While she cites articles, written mostly by men but also some women, in Taiwan Minbao (originally Taiwan Seinen), the first independent Taiwanese periodical, her claim that colonial critiques were “anchored” in discussions of women’s education is a huge leap.
As is the case in academic works, the incessant ramming home of the thesis can grate — at points it feels like there’s a royalties deal tied to the reiteration of the “good wife, wise mother” mantra. In places, the repetition of the word “gender” also becomes wearisome. The following sentence, which refers to women’s memories of performing domestic chores for Japanese teachers, is indicative: “Their memories and nostalgia were gendered because of their expected gender roles, with their gender being connected to their labor.”
Yet, at its best, Hu’s examination of colonial gender norms is captivating and insightful. Regarding reports of sexual exploitation and abuse of female students, Hu observes that the teachers “represented the colonial authority while schoolgirls represented the Taiwanese people exploited by the Japanese.”

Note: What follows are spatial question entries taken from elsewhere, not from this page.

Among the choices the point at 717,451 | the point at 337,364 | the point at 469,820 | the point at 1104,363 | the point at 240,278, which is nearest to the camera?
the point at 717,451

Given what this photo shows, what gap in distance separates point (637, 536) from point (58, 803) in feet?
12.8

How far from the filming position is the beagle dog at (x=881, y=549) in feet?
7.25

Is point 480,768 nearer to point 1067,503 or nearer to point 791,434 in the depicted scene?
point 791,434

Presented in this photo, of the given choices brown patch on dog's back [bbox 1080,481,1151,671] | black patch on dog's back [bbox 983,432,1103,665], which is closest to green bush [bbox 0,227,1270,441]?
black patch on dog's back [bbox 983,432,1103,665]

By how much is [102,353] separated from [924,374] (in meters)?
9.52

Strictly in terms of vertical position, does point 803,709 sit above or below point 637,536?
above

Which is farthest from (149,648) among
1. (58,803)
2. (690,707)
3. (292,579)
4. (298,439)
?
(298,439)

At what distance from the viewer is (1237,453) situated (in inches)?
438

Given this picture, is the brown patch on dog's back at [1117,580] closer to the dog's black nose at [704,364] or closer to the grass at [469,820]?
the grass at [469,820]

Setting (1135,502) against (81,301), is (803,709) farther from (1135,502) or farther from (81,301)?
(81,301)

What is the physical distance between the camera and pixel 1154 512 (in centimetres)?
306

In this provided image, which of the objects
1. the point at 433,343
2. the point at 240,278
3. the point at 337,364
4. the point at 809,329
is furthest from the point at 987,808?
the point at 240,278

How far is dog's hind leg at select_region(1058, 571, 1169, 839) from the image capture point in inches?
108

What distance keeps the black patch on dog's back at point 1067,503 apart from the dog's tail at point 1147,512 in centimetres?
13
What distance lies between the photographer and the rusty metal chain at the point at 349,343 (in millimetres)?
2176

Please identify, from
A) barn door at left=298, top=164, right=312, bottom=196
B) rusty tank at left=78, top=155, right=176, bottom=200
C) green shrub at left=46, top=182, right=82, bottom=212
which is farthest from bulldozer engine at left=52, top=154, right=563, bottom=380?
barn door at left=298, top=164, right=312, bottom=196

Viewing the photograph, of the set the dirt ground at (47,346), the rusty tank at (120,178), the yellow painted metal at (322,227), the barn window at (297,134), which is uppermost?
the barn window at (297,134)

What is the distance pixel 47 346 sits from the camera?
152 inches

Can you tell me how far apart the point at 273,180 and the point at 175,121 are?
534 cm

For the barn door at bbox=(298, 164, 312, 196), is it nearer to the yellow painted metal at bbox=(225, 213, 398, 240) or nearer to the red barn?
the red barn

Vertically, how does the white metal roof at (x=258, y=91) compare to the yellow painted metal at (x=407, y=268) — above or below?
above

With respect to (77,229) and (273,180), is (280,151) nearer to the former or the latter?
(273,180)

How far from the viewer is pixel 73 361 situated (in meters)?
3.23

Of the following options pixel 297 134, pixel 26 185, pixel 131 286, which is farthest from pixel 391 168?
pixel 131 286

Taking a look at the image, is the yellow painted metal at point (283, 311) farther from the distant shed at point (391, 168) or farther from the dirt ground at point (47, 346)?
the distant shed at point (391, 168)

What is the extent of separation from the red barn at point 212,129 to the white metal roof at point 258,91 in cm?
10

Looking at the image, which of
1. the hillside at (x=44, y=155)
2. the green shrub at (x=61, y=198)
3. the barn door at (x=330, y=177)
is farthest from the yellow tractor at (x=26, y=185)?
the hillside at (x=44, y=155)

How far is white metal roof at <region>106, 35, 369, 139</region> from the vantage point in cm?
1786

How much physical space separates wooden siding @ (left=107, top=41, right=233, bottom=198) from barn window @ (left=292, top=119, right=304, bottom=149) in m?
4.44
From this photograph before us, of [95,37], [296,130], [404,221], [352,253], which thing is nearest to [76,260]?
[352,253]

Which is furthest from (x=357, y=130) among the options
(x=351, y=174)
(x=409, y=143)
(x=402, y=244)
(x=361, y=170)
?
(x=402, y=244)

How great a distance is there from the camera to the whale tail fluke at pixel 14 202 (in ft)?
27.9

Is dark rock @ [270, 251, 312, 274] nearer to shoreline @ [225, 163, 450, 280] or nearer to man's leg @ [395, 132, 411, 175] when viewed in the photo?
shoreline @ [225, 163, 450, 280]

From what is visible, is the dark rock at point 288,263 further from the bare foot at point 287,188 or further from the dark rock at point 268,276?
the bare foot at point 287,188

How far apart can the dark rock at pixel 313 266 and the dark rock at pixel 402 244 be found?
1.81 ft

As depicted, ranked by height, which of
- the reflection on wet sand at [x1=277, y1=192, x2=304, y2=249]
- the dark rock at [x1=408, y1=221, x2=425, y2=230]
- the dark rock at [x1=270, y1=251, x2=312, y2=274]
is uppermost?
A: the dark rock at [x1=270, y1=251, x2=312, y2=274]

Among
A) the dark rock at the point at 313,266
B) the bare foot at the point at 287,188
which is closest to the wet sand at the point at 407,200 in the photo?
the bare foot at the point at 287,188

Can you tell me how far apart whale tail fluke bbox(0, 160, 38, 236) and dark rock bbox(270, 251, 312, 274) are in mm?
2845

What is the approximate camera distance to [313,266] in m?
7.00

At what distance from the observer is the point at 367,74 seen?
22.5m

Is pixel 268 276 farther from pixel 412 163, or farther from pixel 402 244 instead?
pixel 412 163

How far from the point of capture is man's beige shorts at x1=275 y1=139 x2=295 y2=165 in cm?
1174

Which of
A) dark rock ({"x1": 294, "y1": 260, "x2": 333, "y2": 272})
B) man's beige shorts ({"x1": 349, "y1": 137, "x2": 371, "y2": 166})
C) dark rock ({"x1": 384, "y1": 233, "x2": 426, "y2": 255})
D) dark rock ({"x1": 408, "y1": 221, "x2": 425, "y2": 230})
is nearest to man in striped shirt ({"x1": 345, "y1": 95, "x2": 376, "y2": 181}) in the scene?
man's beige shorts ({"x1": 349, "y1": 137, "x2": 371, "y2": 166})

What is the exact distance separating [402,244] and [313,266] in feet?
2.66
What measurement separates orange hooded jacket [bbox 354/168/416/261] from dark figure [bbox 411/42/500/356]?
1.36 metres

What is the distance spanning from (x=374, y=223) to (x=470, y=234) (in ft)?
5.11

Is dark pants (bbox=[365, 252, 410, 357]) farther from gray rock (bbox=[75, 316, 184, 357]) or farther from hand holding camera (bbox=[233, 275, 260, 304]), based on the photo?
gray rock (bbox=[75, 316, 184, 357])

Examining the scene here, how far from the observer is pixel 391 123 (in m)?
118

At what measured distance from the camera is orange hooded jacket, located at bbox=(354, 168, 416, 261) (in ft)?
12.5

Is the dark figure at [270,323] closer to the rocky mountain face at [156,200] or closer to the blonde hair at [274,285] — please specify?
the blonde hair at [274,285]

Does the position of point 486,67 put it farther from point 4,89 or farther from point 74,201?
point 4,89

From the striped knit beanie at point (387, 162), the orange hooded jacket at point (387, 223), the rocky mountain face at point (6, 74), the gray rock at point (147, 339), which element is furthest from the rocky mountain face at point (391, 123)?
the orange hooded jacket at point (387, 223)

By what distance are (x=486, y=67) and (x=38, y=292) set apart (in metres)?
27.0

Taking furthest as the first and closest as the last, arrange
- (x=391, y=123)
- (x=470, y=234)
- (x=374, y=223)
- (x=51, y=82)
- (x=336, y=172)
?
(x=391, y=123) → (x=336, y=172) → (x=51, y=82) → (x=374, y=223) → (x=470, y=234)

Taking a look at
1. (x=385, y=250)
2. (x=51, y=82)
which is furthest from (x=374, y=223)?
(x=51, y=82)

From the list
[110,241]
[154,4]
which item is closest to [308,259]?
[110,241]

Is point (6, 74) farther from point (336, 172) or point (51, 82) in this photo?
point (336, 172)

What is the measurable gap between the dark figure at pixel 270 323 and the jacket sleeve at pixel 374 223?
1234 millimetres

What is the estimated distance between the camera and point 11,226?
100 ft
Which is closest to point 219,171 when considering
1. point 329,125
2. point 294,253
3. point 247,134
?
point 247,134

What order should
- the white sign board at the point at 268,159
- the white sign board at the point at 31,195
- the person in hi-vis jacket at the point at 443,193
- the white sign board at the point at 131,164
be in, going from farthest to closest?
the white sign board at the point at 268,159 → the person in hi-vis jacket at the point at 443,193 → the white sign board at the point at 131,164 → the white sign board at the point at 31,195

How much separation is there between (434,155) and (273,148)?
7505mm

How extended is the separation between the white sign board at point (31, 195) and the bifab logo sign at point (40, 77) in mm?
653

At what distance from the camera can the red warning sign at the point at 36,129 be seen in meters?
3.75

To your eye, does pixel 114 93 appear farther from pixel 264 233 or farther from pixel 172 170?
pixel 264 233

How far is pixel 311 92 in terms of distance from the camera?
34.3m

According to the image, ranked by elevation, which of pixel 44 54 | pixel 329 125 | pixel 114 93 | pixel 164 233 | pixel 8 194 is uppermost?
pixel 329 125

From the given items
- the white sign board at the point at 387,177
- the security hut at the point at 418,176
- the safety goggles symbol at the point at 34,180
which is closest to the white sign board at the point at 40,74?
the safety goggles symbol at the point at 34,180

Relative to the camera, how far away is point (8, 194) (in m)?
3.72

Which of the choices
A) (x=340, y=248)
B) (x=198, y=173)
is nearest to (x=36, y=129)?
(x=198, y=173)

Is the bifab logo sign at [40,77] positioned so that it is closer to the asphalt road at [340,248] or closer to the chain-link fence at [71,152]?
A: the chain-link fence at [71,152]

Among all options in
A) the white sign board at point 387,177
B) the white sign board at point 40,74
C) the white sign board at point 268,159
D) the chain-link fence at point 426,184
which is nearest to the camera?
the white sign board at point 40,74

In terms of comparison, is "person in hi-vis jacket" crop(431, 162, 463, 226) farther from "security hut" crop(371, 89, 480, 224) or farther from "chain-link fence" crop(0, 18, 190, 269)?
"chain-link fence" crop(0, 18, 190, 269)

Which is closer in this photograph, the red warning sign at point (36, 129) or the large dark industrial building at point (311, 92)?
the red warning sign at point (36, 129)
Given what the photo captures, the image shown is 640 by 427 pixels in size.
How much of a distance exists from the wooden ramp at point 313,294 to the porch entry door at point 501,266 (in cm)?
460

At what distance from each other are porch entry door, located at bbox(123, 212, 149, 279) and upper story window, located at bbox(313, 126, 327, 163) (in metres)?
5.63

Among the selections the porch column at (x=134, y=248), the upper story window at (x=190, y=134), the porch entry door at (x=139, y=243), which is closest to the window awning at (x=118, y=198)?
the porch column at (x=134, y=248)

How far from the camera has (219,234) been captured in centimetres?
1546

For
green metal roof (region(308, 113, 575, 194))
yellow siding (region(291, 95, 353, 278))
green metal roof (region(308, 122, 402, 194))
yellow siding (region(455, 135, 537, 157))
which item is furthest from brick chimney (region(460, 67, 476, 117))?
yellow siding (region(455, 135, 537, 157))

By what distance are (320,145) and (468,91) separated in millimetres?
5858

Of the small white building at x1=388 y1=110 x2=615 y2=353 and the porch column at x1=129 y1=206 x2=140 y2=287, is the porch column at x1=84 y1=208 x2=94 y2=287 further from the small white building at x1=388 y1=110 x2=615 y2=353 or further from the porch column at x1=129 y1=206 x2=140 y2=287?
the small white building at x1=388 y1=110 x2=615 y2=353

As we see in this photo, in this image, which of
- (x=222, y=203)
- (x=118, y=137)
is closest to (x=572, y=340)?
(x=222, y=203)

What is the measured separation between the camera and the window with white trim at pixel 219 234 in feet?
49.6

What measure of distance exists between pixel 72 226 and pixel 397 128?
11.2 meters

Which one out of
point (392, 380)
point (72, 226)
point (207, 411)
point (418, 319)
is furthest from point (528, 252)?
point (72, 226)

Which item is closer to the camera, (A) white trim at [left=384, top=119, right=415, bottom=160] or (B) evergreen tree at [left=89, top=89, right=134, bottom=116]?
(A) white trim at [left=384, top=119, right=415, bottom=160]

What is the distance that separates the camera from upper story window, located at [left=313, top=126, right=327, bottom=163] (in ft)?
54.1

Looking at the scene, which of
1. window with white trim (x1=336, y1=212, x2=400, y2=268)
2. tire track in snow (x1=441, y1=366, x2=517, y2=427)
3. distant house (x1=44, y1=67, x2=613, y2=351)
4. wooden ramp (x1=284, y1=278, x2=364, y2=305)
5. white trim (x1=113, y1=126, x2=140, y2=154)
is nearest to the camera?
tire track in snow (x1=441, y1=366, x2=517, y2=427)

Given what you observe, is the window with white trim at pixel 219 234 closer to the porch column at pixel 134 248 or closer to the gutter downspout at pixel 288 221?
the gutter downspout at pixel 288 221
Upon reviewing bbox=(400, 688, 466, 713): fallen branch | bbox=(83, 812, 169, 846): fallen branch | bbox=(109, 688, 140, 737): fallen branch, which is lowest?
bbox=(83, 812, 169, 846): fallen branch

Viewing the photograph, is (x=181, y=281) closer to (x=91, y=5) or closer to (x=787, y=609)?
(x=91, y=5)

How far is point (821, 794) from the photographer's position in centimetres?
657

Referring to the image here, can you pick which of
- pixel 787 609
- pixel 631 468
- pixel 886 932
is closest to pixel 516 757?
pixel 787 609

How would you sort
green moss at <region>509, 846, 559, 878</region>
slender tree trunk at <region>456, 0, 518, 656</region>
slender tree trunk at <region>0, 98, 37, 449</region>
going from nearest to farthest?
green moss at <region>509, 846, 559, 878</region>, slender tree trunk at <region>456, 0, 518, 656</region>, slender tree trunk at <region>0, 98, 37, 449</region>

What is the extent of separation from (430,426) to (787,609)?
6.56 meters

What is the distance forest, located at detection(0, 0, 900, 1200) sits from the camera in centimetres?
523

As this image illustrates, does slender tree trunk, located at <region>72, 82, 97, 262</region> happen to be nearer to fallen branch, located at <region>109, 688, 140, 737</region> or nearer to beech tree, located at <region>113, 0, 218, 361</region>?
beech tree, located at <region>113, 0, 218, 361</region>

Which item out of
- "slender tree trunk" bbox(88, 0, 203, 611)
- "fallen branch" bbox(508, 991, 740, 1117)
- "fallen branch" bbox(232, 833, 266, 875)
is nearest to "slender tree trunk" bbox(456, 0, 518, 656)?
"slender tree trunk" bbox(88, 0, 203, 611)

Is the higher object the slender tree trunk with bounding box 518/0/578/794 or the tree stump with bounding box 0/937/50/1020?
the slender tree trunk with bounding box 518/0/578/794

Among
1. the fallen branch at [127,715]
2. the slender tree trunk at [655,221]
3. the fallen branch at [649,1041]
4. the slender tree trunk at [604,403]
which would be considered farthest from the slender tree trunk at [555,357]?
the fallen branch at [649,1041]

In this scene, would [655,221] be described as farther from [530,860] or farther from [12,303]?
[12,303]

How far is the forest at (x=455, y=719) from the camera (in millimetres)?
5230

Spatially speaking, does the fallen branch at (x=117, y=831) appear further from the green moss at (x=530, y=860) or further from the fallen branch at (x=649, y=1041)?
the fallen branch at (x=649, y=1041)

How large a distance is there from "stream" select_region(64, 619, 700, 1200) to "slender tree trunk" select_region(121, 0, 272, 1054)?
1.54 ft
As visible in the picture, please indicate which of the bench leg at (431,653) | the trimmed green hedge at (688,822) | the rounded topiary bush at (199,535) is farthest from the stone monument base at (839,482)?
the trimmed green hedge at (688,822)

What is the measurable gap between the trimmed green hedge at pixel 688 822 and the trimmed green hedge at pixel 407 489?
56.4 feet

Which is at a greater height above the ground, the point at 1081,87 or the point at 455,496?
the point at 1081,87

In her introduction to the short story collection A Son of Taiwan (reviewed in Taipei Times, July 14, 2022), Sylvia Li-chun Lin (林麗君) makes a related point about the marriage of a Taiwanese woman to a corrupt minor Chinese Nationalist Party (KMT) official in “Potsdam Section Chief,” a tale by Wu Chuo-liu (吳濁流). The union, writes Lin, symbolizes Taiwan’s relationship with China. Interestingly, Wu’s treatment of female characters in his famed novel The Orphan of Asia is highlighted by Hu as an example of the conflicting attitudes of Taiwanese progressives toward the “good wives, wise mothers” paradigm.
A further parallel can be seen in analysis of the work of writer Li Ang (李昂), by scholar Wu Chia-rong (吳家榮), who sees sex between a Taiwanese female protagonist and her Chinese lovers as suggestive of “the original sin imposed on Taiwanese subjects” or “an act of betrayal … to the native soil.”
STARK CONTRASTS
Particularly incisive are the observations on the “social flattening” that the system produced during war mobilization when girls from working class backgrounds planted vegetables alongside classmates from privileged backgrounds. Overall, the system seems to have benefited girls from lower income families who acquired the literacy and skills needed for postwar employment, contributing to Taiwan’s development.
Gathered from interviews in Taiwan and the US, the recollections of these Japanese-educated women are fascinating, with many remembering the era fondly as time of camaraderie among girls across social strata and an era where discipline, manners and respect for authority were paramount.
Many, Hu found, contrasted Japanese moral education (shushin) and the order it created with chaos, corruption and injustice under the KMT. The disdain extended to the youth of today, who were branded self-centered and materialistic.
Ignoring the inherent discrimination of the colonial system — reinforced by the preexisting patriarchy — these women waxed lyrical about an era where education emphasized the collective good, fostering a “social harmony” they felt contemporary society lacked. In this sense, writes Hu, this passing generation of wives and mothers were as much defined by their Japanese education as their Chinese ethnicity.